- TASK OBJECTIVE
Copy out each line of the data below in which the string "during" appears.
(Beginning of THE RECORDS)
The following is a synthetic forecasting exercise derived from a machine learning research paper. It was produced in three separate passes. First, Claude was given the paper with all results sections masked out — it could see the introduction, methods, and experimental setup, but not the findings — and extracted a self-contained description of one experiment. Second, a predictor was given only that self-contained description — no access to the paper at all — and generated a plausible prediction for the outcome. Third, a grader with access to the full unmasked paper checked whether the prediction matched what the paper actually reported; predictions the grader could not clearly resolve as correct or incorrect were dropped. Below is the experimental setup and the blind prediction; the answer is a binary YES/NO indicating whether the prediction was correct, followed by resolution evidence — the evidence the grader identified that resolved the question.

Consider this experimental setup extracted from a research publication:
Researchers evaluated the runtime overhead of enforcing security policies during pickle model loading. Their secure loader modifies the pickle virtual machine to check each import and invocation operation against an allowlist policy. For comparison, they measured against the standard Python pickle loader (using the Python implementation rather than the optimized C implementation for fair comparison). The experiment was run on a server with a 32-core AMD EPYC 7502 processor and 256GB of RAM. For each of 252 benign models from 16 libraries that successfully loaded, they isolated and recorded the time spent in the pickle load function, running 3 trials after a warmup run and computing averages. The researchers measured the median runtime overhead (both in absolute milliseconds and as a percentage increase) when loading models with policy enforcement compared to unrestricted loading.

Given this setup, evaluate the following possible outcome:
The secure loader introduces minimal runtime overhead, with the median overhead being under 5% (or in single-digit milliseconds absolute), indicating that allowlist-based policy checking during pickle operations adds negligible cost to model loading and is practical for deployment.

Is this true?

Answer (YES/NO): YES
(End of THE RECORDS)
(Beginning of THE RECORDS)
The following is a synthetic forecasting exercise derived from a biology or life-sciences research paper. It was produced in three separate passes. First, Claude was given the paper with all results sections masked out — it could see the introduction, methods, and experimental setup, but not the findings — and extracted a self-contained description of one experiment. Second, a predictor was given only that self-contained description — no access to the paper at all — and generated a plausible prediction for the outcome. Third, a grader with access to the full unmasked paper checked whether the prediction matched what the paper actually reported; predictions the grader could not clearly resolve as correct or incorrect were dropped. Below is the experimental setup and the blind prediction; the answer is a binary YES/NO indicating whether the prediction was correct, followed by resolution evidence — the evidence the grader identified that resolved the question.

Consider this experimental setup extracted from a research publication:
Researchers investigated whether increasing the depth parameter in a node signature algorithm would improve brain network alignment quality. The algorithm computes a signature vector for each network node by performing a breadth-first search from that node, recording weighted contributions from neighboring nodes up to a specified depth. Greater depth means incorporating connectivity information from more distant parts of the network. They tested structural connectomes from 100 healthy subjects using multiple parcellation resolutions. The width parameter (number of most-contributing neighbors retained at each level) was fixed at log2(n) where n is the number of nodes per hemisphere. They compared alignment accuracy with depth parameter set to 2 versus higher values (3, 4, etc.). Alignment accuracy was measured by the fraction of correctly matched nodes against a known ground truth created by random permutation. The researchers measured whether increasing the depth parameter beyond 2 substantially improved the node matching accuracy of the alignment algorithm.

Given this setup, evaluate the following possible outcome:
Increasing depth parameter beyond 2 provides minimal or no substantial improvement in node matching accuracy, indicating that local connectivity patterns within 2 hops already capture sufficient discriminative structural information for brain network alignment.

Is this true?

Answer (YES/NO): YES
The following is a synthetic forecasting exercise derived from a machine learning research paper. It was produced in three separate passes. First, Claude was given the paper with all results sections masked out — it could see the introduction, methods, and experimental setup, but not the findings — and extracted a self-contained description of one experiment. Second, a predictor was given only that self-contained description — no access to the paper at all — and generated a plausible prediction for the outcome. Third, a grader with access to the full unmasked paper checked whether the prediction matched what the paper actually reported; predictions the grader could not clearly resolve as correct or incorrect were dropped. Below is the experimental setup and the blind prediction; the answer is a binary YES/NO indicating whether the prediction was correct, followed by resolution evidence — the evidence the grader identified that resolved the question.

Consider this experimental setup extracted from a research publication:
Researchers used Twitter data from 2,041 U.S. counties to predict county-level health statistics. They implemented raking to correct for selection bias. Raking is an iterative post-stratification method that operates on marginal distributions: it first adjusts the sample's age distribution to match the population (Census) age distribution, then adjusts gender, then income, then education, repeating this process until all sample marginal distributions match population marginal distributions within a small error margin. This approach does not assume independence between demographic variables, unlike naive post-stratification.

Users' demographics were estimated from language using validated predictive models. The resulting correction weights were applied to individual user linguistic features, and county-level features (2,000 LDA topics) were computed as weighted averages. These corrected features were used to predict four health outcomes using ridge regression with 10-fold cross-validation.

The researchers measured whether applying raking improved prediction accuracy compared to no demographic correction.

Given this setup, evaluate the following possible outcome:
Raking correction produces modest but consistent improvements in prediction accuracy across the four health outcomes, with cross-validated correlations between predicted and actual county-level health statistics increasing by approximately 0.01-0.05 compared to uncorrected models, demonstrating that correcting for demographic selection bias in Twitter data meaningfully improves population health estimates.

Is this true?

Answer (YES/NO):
(End of THE RECORDS)
(Beginning of THE RECORDS)
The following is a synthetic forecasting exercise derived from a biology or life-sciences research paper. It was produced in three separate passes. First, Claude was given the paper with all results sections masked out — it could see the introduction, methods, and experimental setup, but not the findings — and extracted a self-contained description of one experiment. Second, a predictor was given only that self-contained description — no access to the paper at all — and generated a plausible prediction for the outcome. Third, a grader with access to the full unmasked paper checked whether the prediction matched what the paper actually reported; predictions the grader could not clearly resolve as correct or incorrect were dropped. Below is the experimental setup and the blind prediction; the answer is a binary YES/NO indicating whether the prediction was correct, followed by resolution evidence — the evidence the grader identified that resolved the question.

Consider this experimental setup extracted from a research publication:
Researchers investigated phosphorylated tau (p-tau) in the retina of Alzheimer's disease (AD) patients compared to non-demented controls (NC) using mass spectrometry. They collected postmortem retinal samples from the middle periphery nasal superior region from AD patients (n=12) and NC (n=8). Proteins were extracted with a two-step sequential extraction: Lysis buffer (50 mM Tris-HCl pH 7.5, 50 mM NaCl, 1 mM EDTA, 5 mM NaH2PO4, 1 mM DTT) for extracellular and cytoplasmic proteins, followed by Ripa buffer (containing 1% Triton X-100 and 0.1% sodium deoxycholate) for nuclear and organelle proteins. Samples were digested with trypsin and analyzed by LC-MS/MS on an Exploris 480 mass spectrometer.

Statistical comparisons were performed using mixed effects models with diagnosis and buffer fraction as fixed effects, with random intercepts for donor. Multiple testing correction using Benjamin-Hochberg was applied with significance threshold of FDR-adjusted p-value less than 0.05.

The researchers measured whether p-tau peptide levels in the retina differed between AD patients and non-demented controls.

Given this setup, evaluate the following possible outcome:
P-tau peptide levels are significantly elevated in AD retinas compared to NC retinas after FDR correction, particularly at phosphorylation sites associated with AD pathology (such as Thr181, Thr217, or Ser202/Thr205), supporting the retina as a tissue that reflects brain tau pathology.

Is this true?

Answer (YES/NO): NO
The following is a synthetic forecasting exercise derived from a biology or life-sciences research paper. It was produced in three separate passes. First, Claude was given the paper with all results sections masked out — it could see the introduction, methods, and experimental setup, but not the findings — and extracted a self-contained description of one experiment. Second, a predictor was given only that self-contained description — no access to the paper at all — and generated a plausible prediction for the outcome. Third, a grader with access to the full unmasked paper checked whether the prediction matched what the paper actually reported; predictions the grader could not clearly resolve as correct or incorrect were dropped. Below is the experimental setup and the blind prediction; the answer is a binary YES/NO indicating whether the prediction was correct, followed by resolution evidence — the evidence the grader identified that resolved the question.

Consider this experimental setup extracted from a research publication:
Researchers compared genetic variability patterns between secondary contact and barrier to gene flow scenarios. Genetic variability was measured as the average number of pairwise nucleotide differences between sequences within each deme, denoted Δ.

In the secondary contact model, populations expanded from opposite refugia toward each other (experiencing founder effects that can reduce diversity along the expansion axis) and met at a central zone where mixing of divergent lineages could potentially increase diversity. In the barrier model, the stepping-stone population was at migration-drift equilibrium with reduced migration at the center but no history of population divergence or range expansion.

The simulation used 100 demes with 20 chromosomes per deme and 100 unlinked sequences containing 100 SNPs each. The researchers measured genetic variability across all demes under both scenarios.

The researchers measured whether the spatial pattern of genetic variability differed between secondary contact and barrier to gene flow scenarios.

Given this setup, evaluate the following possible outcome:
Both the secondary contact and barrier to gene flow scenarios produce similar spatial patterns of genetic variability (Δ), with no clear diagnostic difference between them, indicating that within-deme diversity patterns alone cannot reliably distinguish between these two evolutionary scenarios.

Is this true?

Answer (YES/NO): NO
(End of THE RECORDS)
- ANSWER AREA
Researchers evaluated the runtime overhead of enforcing security policies during pickle model loading. Their secure loader modifies the pickle virtual machine to check each import and invocation operation against an allowlist policy. For comparison, they measured against the standard Python pickle loader (using the Python implementation rather than the optimized C implementation for fair comparison). The experiment was run on a server with a 32-core AMD EPYC 7502 processor and 256GB of RAM. For each of 252 benign models from 16 libraries that successfully loaded, they isolated and recorded the time spent in the pickle load function, running 3 trials after a warmup run and computing averages. The researchers measured the median runtime overhead (both in absolute milliseconds and as a percentage increase) when loading models with policy enforcement compared to unrestricted loading.
The secure loader introduces minimal runtime overhead, with the median overhead being under 5% (or in single-digit milliseconds absolute), indicating that allowlist-based policy checking during pickle operations adds negligible cost to model loading and is practical for deployment.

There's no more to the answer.